(Spatial question records)
◇ ◇ ◇

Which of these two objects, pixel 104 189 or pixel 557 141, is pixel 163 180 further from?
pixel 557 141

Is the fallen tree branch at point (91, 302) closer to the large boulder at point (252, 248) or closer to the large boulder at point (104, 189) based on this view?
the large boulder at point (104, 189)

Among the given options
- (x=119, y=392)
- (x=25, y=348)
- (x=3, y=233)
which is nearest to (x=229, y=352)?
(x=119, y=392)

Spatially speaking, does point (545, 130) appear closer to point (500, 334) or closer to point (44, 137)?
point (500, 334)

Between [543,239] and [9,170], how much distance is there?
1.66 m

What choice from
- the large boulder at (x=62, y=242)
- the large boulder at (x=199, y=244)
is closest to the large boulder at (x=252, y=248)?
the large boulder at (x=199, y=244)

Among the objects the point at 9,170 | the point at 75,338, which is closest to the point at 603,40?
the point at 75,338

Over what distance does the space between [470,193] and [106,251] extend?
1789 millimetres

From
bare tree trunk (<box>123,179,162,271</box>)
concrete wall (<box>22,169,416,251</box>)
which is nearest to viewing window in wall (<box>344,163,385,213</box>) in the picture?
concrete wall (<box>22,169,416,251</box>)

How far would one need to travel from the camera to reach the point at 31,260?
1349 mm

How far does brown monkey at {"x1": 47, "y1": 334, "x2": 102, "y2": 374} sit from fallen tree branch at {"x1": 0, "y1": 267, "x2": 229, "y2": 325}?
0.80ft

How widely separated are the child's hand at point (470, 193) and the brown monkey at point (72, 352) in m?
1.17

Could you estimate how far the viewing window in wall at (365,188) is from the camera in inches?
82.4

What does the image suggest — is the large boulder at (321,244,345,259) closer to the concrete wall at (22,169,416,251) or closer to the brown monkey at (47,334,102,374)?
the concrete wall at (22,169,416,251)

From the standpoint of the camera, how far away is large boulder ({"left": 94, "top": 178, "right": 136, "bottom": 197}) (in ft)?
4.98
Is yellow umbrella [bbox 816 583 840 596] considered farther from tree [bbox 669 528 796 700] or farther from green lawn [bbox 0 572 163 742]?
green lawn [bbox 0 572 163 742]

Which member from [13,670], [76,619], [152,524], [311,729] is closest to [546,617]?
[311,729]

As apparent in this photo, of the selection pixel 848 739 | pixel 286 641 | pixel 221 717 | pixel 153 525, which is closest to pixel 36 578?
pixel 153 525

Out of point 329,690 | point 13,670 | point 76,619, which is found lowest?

◇ ◇ ◇

Required task => Return the lines of the data above verbatim, starting with the line that contains "Between [543,239] and" and ending with the line that contains "1789 millimetres", both included.

Right answer =>
Between [543,239] and [9,170], how much distance is there?
1.66 m

What choice from
- the large boulder at (x=62, y=242)
- the large boulder at (x=199, y=244)
is closest to the large boulder at (x=252, y=248)?
the large boulder at (x=199, y=244)

Among the objects the point at 9,170 | the point at 75,338, which is closest to the point at 603,40?
the point at 75,338

Over what distance does the space between [470,193] and [106,251] extend?
1789 millimetres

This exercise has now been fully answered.